The Future of PC Gaming – The Possibilities of Direct3D 10
APRIL 24, NEW YORK – The excitement was palpable as Will Willis, Senior PR Manager for ATI Technologies, Inc., opened the door into the suite at the W Hotel in Times Square where the company was giving a preview presentation under the ostentatious title, "The Future of PC Gaming – The Possibilities of DirectX 10." Dominating the wall that immediately came into view as the door opened was a simply mammoth flat-screen HDTV hanging on the wall, with the oh so familiar Windows XP desktop on display. Palpable anticipation…
I turned to receive introductions and warm handshakes to Guennardi Rigeur, a Senior ISV Engineer, and Bob Drevin, who has the fascinating title "ATI Fellow," and who has the aura of an evangelist – which I quickly discover is about right. Bob explains that he helps craft ATI's technology directions and is a representative for the company to Microsoft's DirectX architectural group. Guennardi then tells me that he and other ISV Engineers often spend time with game developers on site at their studios, working on production code and helping them squeeze every last bit of performance out of the company's GPUs. Which provides the ideal segue into the substance of this session.
We begin with a discussion of the limitations inherent in DirectX 9, specifically in Direct3D. Guennardi explains that the API as it currently stands is "batch limited." "You can only perform so many operations within the allotted frame time, because of the amount of overhead inherent in state changes, texture unit access and so on, as well as the organization of the vertex and pixel shaders." By way of explanation, he shows me a slide in which the vertex shader is heavily loaded while performing geometry operations but the pixel shader is virtually idle, and then the load is inverted when framebuffer operations are being performed. The fundamental limitations in terms of access to computing resources, he explains, are limiting what developers can do – forcing them to continue to bring a "false reality" to life.
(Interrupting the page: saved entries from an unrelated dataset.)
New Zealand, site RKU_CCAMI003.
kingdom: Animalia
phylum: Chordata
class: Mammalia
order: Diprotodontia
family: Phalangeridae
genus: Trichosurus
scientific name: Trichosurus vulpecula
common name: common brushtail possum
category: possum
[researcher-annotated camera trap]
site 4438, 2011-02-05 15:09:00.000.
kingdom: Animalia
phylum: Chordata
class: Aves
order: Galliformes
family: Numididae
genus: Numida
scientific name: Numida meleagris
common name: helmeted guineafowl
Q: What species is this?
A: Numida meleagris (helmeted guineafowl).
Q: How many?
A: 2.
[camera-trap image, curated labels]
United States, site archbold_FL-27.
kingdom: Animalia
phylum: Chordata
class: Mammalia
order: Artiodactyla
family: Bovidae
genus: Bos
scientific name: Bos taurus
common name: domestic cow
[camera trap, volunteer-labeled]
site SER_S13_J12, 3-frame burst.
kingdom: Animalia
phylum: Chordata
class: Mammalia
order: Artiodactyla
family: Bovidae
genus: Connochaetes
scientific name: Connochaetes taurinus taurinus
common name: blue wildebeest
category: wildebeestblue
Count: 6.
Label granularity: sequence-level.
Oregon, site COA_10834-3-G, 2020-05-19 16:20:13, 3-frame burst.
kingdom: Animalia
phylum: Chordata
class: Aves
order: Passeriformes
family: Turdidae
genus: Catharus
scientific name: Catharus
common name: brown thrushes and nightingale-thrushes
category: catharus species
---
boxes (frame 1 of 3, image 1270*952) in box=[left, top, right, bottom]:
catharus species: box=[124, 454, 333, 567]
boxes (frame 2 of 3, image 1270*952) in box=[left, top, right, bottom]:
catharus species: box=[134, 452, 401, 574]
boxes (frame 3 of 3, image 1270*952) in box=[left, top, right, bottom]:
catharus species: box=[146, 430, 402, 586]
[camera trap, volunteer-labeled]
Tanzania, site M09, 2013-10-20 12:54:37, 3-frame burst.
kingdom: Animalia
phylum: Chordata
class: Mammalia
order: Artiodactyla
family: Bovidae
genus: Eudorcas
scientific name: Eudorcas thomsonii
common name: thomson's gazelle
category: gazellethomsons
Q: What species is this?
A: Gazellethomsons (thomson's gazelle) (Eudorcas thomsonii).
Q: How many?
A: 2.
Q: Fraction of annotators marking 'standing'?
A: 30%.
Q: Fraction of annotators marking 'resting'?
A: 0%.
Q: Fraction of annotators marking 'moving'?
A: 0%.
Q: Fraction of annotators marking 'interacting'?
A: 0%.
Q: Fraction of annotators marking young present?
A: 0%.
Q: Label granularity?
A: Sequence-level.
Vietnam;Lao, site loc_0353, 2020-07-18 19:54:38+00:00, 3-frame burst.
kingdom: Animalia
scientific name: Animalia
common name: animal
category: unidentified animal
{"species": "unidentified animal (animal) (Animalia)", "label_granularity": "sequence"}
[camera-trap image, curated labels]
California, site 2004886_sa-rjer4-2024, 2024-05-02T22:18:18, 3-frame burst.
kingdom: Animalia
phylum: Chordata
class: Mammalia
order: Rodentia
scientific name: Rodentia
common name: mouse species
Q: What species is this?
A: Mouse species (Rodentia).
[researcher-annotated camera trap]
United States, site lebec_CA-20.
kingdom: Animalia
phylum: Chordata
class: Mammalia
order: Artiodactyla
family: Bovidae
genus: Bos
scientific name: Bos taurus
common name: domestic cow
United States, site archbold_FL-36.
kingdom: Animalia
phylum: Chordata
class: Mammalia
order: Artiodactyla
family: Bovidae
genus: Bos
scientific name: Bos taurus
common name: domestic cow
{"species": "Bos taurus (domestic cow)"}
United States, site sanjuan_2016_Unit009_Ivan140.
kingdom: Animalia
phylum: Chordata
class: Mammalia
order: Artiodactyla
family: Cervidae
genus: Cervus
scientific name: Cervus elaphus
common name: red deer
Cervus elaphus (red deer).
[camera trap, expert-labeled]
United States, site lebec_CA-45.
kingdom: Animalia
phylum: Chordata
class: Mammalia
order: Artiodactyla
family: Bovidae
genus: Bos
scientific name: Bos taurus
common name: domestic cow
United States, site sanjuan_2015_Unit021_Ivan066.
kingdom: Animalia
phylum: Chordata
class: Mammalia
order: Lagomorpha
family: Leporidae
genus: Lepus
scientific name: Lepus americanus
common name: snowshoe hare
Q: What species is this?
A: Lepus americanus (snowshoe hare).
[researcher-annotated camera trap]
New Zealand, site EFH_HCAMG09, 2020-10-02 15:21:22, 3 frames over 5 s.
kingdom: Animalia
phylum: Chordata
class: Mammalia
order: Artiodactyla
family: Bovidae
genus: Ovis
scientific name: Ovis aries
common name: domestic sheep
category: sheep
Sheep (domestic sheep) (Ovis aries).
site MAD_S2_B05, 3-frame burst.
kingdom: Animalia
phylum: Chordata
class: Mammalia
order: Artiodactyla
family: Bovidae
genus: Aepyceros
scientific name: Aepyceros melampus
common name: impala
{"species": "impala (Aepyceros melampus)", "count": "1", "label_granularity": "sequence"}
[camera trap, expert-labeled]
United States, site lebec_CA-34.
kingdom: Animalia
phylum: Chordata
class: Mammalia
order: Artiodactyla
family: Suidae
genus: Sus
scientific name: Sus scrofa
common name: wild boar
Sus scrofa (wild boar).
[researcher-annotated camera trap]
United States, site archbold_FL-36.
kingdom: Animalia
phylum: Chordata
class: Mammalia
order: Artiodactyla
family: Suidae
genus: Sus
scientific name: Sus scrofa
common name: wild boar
Guennardi is referring to the variety of mathematically inaccurate models for environmental effects and objects that are used as "good enough" approximations for the real thing, due to the inability of current hardware to keep up with full simulations. Or, at least, that's what I thought.
Bob takes over, talking about ATI's objective of eliminating the DX 9 constraints and solving the small batch problem – reducing the overhead associated with operations such that more operations can be performed in each batch, to the point where accurate mathematical models can power our simulations. The challenge, he explains, is balancing the diverse needs of vertex and pixel processing, which seem to be orthogonal at best, if not anti-parallel. In a sense, Bob expounds, "things are about to get worse… in the hopes of getting better."
And then he really gets into his element, letting out his inner technology evangelist, and before I know it I've drunk the Kool-Aid and I'm seeing happy-happy joy-joy images of developers frolicking in glorious rendered fields of Direct3D 10 goodness. Bob introduces me to the Unified Shader Architecture.
"Current shader architectures use fairly different approaches for the vertex and pixel shader units, and this is reflected in their supporting different operations and sometimes requiring different techniques to program. With Direct3D 10, all shader units support the same basic operations and use the same syntax." In addition, Guennardi chips in to tell me about optimizations to the low-level graphics driver such that shader development no longer necessitates the use of assembly language. "Everything can be done in HLSL," he gushes. "Almost everything," Bob corrects. I make the analogy to contemporary use of high(er)-level languages like C or C++ with only occasional use of assembly for machine-specific extensions (such as SSE3) and they both eagerly seize and run with it. The driver analyzes the bytecode produced by the runtime and generates optimized opcodes for the specific hardware, a process I compare to just-in-time (JIT) compilation and which Guennardi is quite pleased with.
Bob continues, "This is the Unified Shader Architecture, and it enables us to do a lot of really cool things that were just really difficult and tedious before, stuff that was either being bus-limited or CPU-limited but is now possible because of how we've been able to reorganize the GPU's internal architecture." Now all shader units can fetch textures or access vertex memory, and some operations can be shifted from one unit to another – some operations are, in essence, shader unit agnostic. As a consequence, an executive process running on the GPU known as Arbitration that decides what gets to execute next can avoid stalls by determining that the next several operations are not dependent on the result of a block unit, perhaps waiting on I/O. I say that it's like having a spare CPU, except that it's sort of running on the GPU.
Bob likes the analogy. "We actually have the unified shader architecture running on a production system already – in the Xbox 360, with the custom GPU we designed for that. It's allowed developed for the 360 to do all sorts of cool stuff, and we'll get into that in a minute." He takes a minute to point out, however, that the Unified Shader Architecture is not a requirement of the Direct3D 10 specification. Rather, "the specification is written in such a way that encourages and is compatible with the Unified Shader Architecture. This is just ATI's take – and just a first take at that, and you'll see some of the amazing stuff we've been able to do with it. Essentially, the Direct3D 10 'refresh' of the API presents an opportunity for a more natural mapping to the capabilities of the underlying hardware."